HP Bulmer, the struggling UK-based cider group, is facing an extremely uncertain future following the announcement yesterday that it was likely to face a £14.5 million (€22.8m) shortfall in pre-tax profits for 2003.
A variety of factors have contributed to the disastrous financial performance. Then company said in a statement that the decision to reduce its stock levels in the UK and abroad would cut £4.1 million off profits, while a disappointing performance from new products would shave a further £2.0 million off the figure.
While both those factors are likely to have an impact only on the 2003 results, there were a number of others which could continue to take their toll on profits beyond the current fiscal year, the group said.
These include lower expectations for profitability in the home UK market (which will take £4.6 million off profits this year), continued poor results in international markets (£1.8 million this year) and an increase in pension costs (£2.0 million).

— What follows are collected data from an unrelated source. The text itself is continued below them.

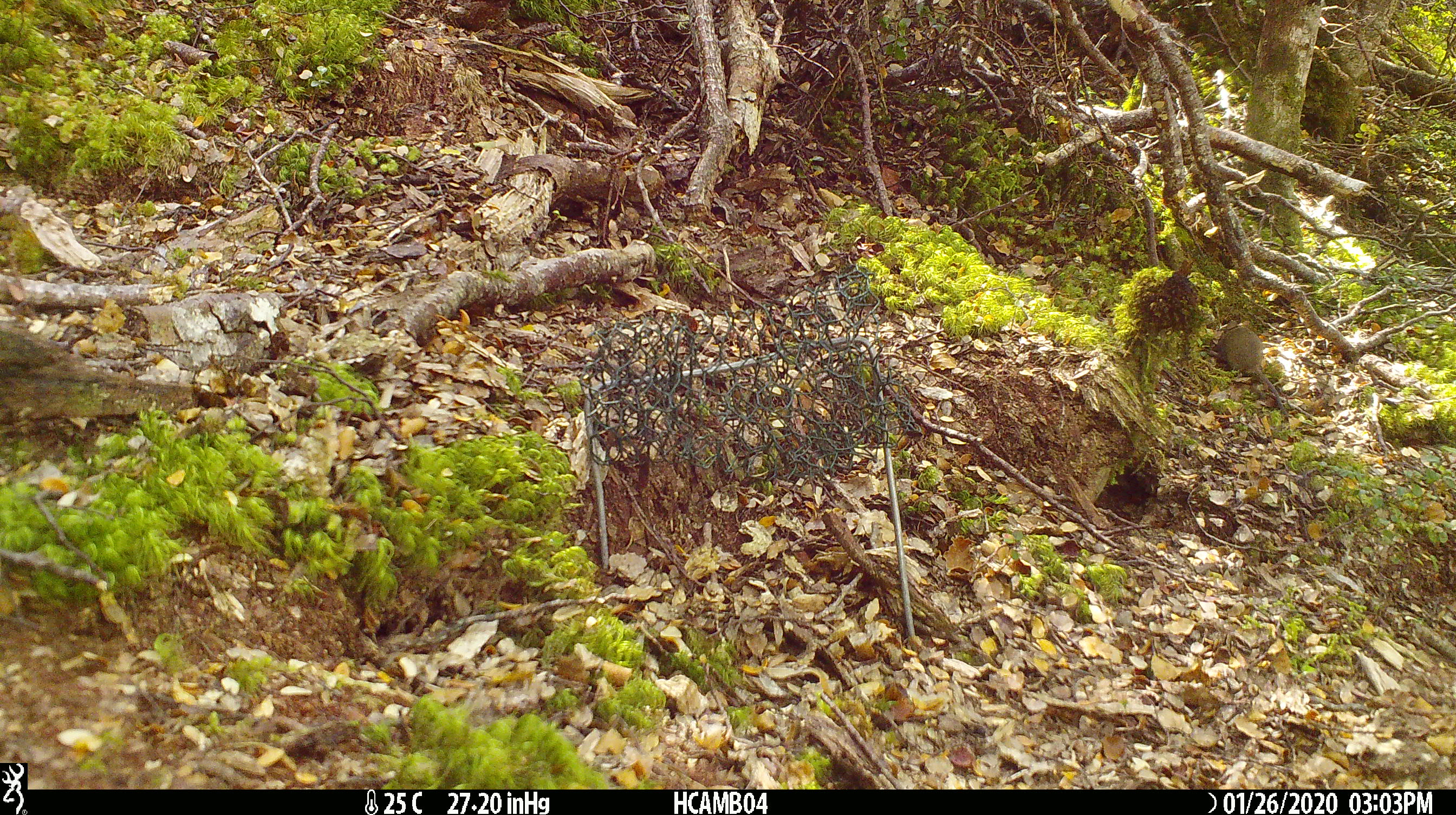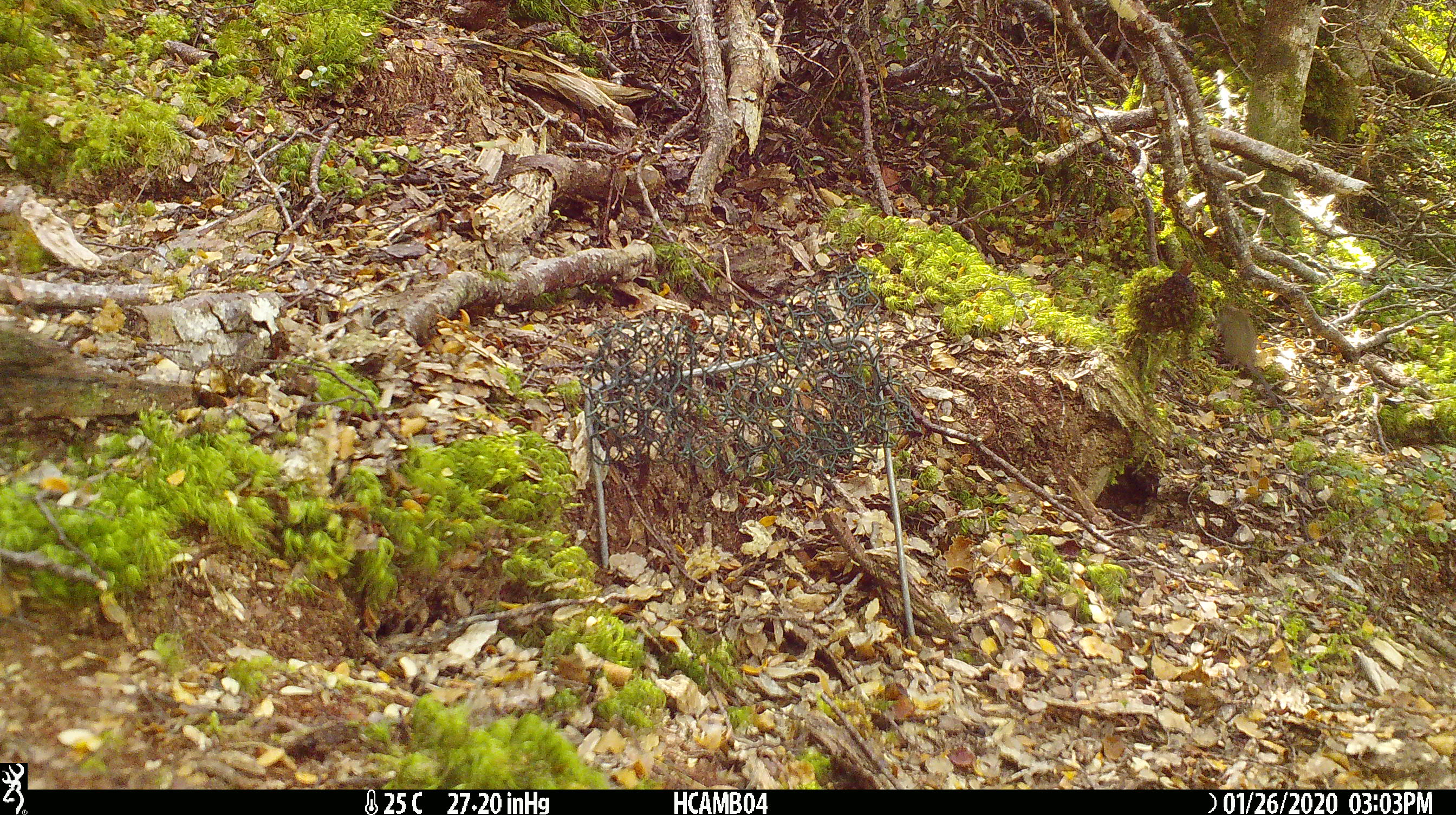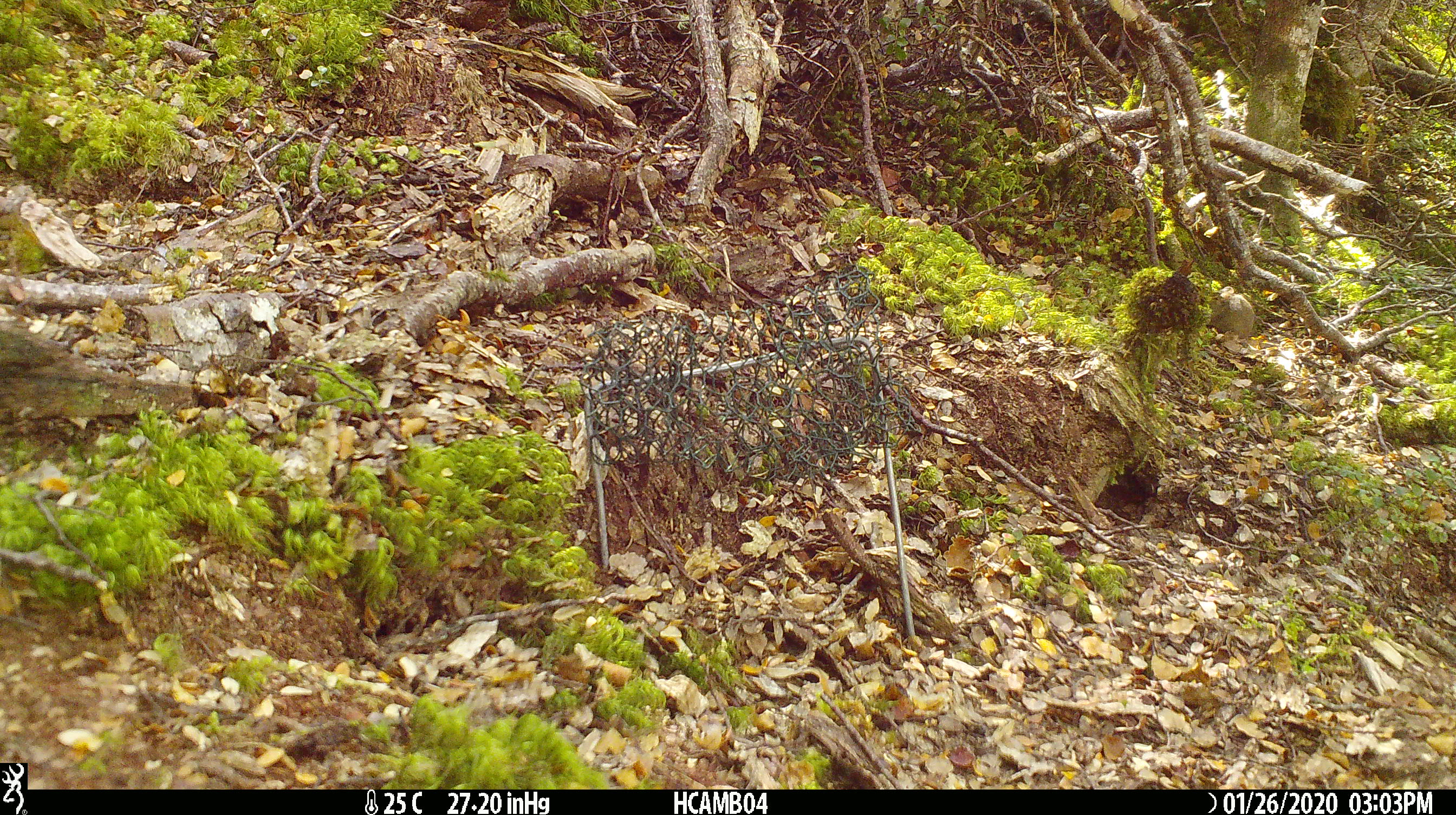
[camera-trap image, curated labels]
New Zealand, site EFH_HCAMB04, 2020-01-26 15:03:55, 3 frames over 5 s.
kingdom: Animalia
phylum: Chordata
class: Mammalia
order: Rodentia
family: Muridae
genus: Mus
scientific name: Mus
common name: mouse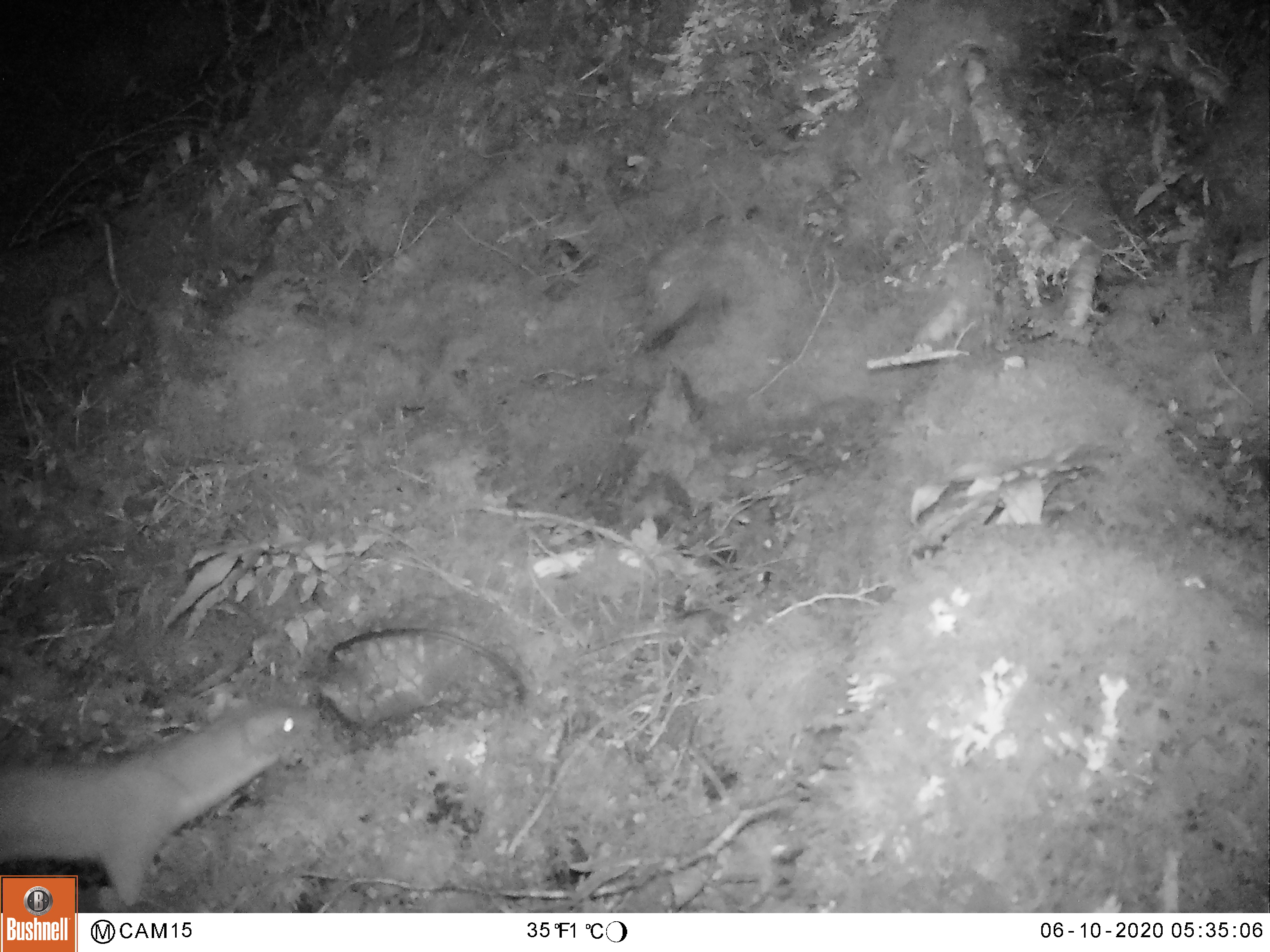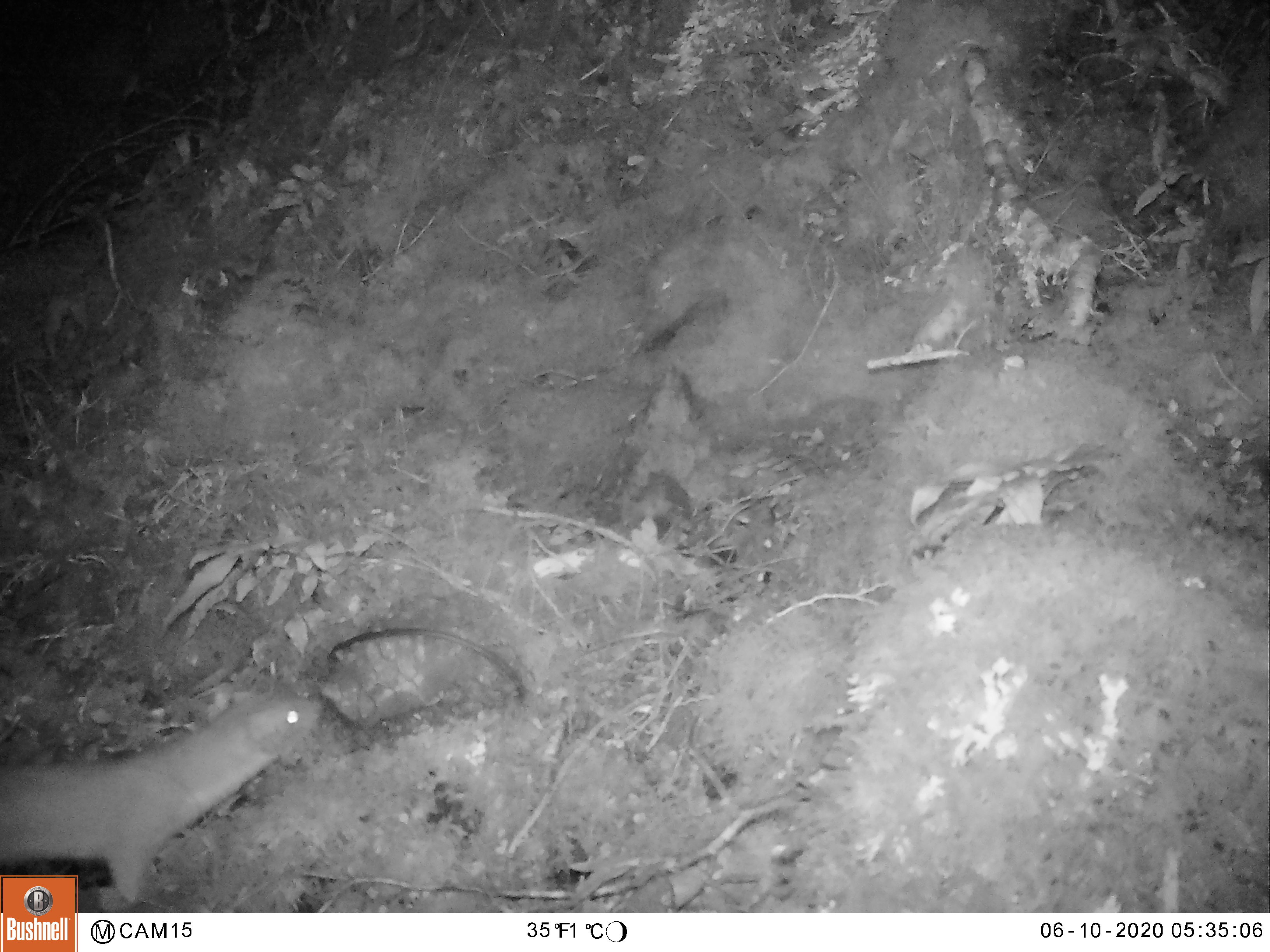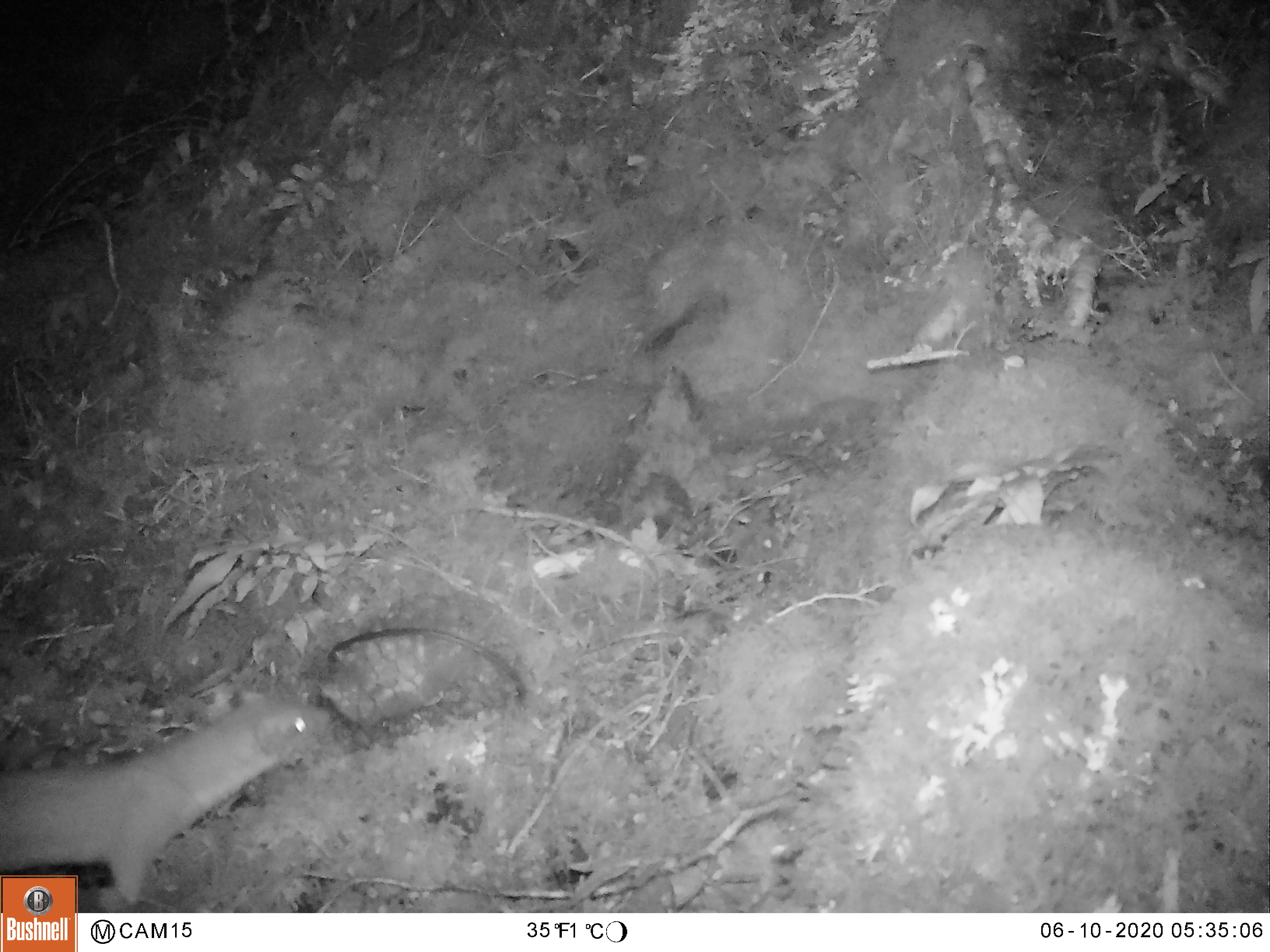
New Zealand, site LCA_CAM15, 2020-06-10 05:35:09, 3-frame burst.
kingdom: Animalia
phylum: Chordata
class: Mammalia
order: Carnivora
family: Mustelidae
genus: Mustela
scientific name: Mustela erminea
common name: stoat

A further £4.7 million in one-off charges are expected for the write off of investment in new product development and an as yet unquantified amount for the impairment of goodwill on Bulmer's US acquisitions, which currently stands at £22 million.
With the future clearly likely to be an uphill struggle for Bulmer, to put it mildly, the company has also announced that it is to begin discussions with its banks and lenders to discuss the situation, and in particular the breaches of covenant - the conditions, related to financial performance, which Bulmer must meet to ensure its loans - entailed by the shortfall in profits.
Earlier this year, Bulmer announced £3.3 million in unidentified promotional costs relating to the take home business for its leading brands, which include Scrumpy Jack and Strongbow, leading to a sharp drop in the company's already beleaguered share price and the departure of several top managers.